2015 GSA Annual Meeting in Baltimore, Maryland, USA (1-4 November 2015)

Paper No. 265-8
Presentation Time: 10:00 AM


ROSBACH, Stephanie, CUOMO, Carmela and BARTHOLOMEW, Paul R., Biology & Environmental Sciences Department, University of New Haven, 300 Boston Post Rd., West Haven, CT 06516, srosb1@unh.newhaven.edu

The Bear Gulch Limestone is a fine-grained, non-bioturbated, laminated, and homogeneous unit known primarily for its incredibly well-preserved fossils. This Upper Mississippian-age plattenkalk is believed to have been deposited within a highly productive and complex embayment that lay on the boundary between tropical and arid environments. It is hypothesized that rapid deposition of sediments during summers resulted in the death and preservation of the specimens found throughout the beds.
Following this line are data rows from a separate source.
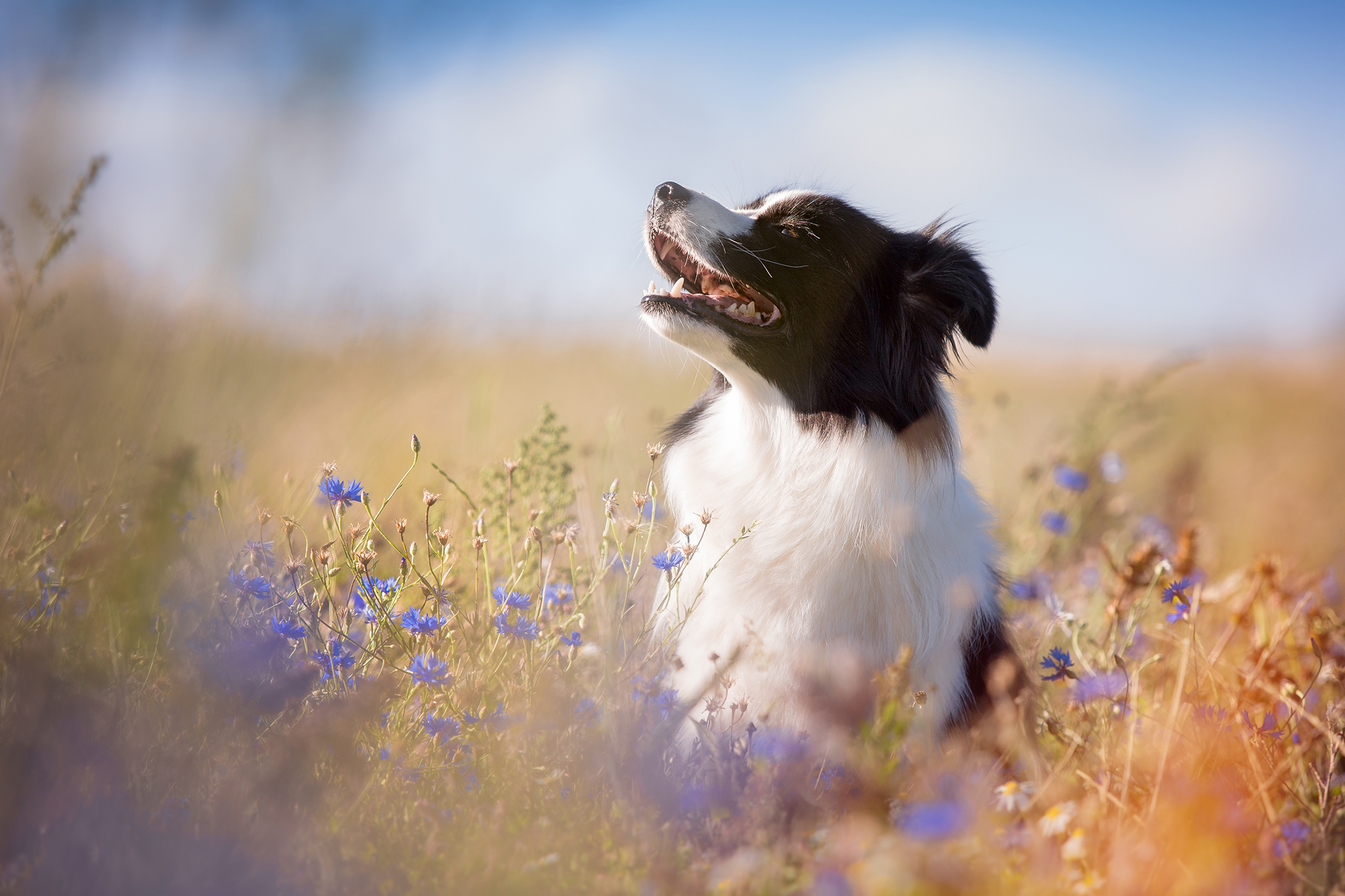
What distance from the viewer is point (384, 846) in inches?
63.7

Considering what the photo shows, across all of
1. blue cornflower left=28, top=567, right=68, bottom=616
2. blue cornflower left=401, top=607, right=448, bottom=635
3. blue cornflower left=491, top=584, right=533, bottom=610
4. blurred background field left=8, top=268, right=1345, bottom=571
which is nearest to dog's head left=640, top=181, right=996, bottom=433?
blurred background field left=8, top=268, right=1345, bottom=571

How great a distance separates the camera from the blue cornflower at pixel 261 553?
2094mm

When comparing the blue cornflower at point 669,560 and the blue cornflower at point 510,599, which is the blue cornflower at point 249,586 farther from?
the blue cornflower at point 669,560

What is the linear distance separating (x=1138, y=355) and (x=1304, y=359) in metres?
4.86

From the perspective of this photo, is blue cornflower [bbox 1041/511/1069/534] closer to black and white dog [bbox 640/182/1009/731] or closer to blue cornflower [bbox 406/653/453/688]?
black and white dog [bbox 640/182/1009/731]

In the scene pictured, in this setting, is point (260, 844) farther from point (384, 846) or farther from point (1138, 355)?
point (1138, 355)

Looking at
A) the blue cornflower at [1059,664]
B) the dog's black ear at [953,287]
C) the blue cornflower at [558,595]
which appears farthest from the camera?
the dog's black ear at [953,287]

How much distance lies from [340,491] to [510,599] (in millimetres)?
496

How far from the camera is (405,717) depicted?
6.58 ft

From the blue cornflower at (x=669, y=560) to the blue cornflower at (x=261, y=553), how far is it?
103cm

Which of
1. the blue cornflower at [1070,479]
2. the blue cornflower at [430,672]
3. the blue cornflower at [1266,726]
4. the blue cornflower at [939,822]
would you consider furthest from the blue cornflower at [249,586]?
the blue cornflower at [1070,479]

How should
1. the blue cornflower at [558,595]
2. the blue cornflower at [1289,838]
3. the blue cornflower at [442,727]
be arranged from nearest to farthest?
the blue cornflower at [1289,838]
the blue cornflower at [442,727]
the blue cornflower at [558,595]

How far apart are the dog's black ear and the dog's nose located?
84cm

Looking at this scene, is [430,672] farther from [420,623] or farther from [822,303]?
[822,303]
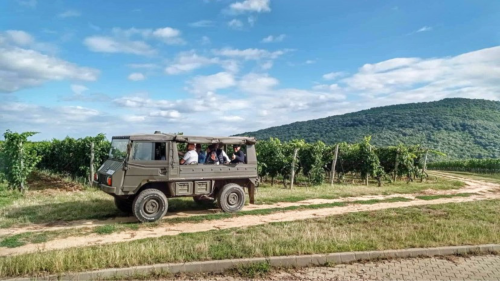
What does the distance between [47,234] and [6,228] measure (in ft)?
4.87

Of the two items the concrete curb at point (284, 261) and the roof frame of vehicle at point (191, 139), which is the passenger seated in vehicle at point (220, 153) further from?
the concrete curb at point (284, 261)

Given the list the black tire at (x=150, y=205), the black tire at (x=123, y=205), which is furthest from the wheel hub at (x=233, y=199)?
the black tire at (x=123, y=205)

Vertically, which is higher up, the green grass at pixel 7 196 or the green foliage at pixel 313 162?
the green foliage at pixel 313 162

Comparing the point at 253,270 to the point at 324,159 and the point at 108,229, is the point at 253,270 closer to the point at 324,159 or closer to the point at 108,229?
the point at 108,229

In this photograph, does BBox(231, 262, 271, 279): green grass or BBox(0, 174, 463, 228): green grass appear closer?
BBox(231, 262, 271, 279): green grass

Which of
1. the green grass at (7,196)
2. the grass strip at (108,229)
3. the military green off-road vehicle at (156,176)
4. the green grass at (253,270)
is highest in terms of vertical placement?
the military green off-road vehicle at (156,176)

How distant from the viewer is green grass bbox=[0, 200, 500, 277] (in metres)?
5.66

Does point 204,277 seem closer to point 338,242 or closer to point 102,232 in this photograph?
point 338,242

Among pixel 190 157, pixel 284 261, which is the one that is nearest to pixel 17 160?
pixel 190 157

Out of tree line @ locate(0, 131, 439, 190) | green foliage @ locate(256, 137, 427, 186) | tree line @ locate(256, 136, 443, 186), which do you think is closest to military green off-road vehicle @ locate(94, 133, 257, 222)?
tree line @ locate(0, 131, 439, 190)

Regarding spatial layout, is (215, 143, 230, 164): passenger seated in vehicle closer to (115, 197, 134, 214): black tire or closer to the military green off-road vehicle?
the military green off-road vehicle

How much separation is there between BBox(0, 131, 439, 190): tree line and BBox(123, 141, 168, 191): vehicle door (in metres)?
8.54

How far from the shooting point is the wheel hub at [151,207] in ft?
30.9

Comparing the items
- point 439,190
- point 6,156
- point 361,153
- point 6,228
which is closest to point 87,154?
point 6,156
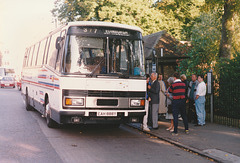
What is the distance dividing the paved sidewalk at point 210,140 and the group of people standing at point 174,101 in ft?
1.26

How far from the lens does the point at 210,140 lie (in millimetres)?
9133

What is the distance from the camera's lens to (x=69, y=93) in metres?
8.70

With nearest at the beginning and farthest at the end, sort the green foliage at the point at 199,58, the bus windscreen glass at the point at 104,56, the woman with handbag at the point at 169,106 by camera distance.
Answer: the bus windscreen glass at the point at 104,56 → the woman with handbag at the point at 169,106 → the green foliage at the point at 199,58

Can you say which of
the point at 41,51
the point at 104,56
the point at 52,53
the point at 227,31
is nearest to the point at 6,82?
the point at 41,51

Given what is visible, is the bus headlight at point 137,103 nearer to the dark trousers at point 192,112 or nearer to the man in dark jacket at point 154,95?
the man in dark jacket at point 154,95

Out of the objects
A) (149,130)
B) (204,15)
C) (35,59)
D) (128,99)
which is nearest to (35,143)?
(128,99)

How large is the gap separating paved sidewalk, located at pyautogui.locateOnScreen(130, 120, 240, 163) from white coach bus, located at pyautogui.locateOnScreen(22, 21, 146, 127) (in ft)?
4.55

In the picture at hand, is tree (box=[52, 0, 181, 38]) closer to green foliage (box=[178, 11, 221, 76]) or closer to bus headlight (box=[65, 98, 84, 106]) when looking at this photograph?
green foliage (box=[178, 11, 221, 76])

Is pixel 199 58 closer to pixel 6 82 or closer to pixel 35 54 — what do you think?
pixel 35 54

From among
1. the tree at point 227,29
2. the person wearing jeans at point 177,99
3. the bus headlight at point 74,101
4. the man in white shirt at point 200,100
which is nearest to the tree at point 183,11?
the tree at point 227,29

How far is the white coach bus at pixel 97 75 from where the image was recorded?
28.6 feet

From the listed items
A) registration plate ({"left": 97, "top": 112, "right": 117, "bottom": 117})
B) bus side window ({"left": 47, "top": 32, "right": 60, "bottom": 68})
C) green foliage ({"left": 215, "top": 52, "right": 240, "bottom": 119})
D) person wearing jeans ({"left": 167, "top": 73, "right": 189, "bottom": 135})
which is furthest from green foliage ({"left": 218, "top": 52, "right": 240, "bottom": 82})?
bus side window ({"left": 47, "top": 32, "right": 60, "bottom": 68})

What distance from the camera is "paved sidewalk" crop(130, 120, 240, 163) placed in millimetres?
7473

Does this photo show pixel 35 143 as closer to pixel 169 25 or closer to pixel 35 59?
pixel 35 59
The fossils of the Bear Gulch include sharks and other vertebrates, a variety of invertebrates including sponges and worms, and a number of enigmatic fossils labeled as “square objects” or “blobs”.

“Square objects” come in a range of colors and sizes; they are preserved both as films, impressions, and possibly casts. Many of the square objects have a mottled appearance. Previous research on some square objects found them to be composed of an amorphous carbon film (Thomas 2004). The present study focused on describing and characterizing the range of square objects identified from the Bear Gulch limestone using a variety of tools including basic morphometric measurements and comparisons, photographic techniques (including RTI) and analysis (e.g. Image J, Meshlab), optical light microscopy and geochemical elemental analysis and mapping (Raman and micro-XRF). “Square objects” examined for this study came from the collections at the Carnegie Museum and/ or were collected by the authors and represent both isolated specimens and slabs filled with many organisms.

The data collected clearly demonstrate that the “square objects” of the Bear Gulch actually represent a variety of different organisms in differing states of preservation. They are distinguished from each other by shape, size, textural features, color variations and patterns, visible impressions of structures and slight elemental compositional differences. The data support a variety of likely biological affinities for these objects including Ctenophora, Cnidaria, Porifera, and Tunicate as well as provide information regarding their environment at time of preservation (e.g. mass stranding or life position).